§ The problem
Can you give back every one of the items below word for word, without changing a single line?

§ Data extract

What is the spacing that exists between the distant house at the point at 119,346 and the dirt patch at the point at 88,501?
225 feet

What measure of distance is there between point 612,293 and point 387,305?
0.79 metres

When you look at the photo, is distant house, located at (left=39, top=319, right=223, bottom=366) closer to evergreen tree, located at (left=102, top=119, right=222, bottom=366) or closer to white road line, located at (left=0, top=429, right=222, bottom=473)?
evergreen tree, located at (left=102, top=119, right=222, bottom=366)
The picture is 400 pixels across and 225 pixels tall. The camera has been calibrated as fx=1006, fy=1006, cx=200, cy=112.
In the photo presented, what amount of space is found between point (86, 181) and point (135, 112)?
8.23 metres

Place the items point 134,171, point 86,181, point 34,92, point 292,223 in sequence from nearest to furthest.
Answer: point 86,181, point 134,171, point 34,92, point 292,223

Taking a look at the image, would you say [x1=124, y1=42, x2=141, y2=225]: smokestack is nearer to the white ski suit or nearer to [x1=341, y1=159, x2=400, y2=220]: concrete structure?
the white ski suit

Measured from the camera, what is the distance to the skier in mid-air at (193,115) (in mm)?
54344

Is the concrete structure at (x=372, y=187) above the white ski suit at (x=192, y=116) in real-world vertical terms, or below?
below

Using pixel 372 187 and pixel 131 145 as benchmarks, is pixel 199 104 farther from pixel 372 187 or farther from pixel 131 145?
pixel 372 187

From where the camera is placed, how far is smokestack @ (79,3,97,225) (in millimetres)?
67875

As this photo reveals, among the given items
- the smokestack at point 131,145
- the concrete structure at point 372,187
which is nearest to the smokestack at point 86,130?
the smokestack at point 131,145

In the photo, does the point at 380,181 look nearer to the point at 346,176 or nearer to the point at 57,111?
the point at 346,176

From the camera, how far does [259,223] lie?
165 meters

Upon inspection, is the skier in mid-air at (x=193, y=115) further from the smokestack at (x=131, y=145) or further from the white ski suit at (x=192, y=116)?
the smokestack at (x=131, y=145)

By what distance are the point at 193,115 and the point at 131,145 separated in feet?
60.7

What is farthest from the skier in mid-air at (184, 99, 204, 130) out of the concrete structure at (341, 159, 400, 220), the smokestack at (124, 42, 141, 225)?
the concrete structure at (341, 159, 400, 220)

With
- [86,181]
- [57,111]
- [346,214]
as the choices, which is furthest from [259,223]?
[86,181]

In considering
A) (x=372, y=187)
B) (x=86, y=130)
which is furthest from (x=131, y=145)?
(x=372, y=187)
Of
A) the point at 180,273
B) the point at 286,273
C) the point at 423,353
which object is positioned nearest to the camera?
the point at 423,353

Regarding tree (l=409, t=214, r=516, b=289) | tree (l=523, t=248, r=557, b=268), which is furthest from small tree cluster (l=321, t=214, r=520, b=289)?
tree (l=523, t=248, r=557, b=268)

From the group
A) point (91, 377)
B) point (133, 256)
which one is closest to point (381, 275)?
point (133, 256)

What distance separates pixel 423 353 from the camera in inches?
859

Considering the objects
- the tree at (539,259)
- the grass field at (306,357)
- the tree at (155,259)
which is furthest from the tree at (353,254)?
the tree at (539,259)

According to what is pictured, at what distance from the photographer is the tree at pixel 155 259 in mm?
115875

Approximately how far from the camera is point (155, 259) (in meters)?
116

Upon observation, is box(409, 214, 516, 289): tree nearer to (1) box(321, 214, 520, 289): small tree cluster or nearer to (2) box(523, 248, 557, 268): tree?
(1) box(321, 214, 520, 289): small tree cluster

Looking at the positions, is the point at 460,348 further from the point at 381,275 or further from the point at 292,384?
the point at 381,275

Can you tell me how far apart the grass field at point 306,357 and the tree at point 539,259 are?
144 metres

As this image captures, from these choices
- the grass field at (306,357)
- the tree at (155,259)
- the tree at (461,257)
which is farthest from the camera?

§ Complete output
What is the spacing that exists between the distant house at the point at 119,346 and the dirt patch at the point at 88,501?
225 feet

What measure of distance is there between point 612,293 and point 387,305?
0.79 metres

When you look at the photo, is distant house, located at (left=39, top=319, right=223, bottom=366) closer to evergreen tree, located at (left=102, top=119, right=222, bottom=366) or closer to white road line, located at (left=0, top=429, right=222, bottom=473)?
evergreen tree, located at (left=102, top=119, right=222, bottom=366)
The picture is 400 pixels across and 225 pixels tall. The camera has been calibrated as fx=1006, fy=1006, cx=200, cy=112.
In the photo presented, what amount of space is found between point (86, 181) and point (135, 112)?
8.23 metres

Place the items point 134,171, point 86,181, point 34,92, point 292,223 in sequence from nearest to furthest.
Answer: point 86,181, point 134,171, point 34,92, point 292,223

Taking a look at the image, would you say [x1=124, y1=42, x2=141, y2=225]: smokestack is nearer to the white ski suit or nearer to [x1=341, y1=159, x2=400, y2=220]: concrete structure?
the white ski suit

Measured from the camera, what is the distance to the skier in mid-air at (193,115) (in mm)?
54344

Is the concrete structure at (x=372, y=187) above the white ski suit at (x=192, y=116) in real-world vertical terms, or below?
below

Using pixel 372 187 and pixel 131 145 as benchmarks, is pixel 199 104 farther from pixel 372 187 or farther from pixel 131 145?
pixel 372 187

From where the camera is placed, how far is smokestack @ (79,3,97,225) (in millimetres)?
67875

As this photo reveals, among the given items
- the smokestack at point 131,145
- the concrete structure at point 372,187
which is nearest to the smokestack at point 86,130?
the smokestack at point 131,145

In the photo, does the point at 380,181 look nearer to the point at 346,176 or nearer to the point at 57,111?
the point at 346,176

From the camera, how far does [259,223] lie?
165 meters

Upon inspection, is the skier in mid-air at (x=193, y=115) further from the smokestack at (x=131, y=145) or further from the white ski suit at (x=192, y=116)?
the smokestack at (x=131, y=145)

By what distance are the point at 193,115 and the point at 131,145 separated in feet?
60.7

What is farthest from the skier in mid-air at (184, 99, 204, 130) out of the concrete structure at (341, 159, 400, 220), the smokestack at (124, 42, 141, 225)?
the concrete structure at (341, 159, 400, 220)

With
- [86,181]
- [57,111]
- [346,214]
as the choices, which is furthest from [259,223]?
[86,181]

In considering
A) (x=372, y=187)
B) (x=86, y=130)
which is furthest from (x=131, y=145)?
(x=372, y=187)
Of
A) the point at 180,273
B) the point at 286,273
C) the point at 423,353
which object is positioned nearest to the camera?
the point at 423,353

Regarding tree (l=409, t=214, r=516, b=289) | tree (l=523, t=248, r=557, b=268), which is furthest from small tree cluster (l=321, t=214, r=520, b=289)?
tree (l=523, t=248, r=557, b=268)

From the group
A) point (91, 377)
B) point (133, 256)
which one is closest to point (381, 275)?
point (133, 256)

What distance separates pixel 423 353 from the camera in inches?
859

Considering the objects
- the tree at (539,259)
- the grass field at (306,357)
- the tree at (155,259)
which is furthest from the tree at (353,254)?
the tree at (539,259)

According to what is pictured, at what distance from the photographer is the tree at pixel 155 259 in mm?
115875

Approximately how far from the camera is point (155, 259) (in meters)?
116

Upon observation, is box(409, 214, 516, 289): tree nearer to (1) box(321, 214, 520, 289): small tree cluster or nearer to (2) box(523, 248, 557, 268): tree?
(1) box(321, 214, 520, 289): small tree cluster

Looking at the positions, is the point at 460,348 further from the point at 381,275 or further from the point at 292,384?
the point at 381,275

Can you tell me how far apart the grass field at point 306,357 and the tree at point 539,259 are?
144 metres

As this image captures, from these choices
- the grass field at (306,357)
- the tree at (155,259)
- the tree at (461,257)
which is farthest from the camera?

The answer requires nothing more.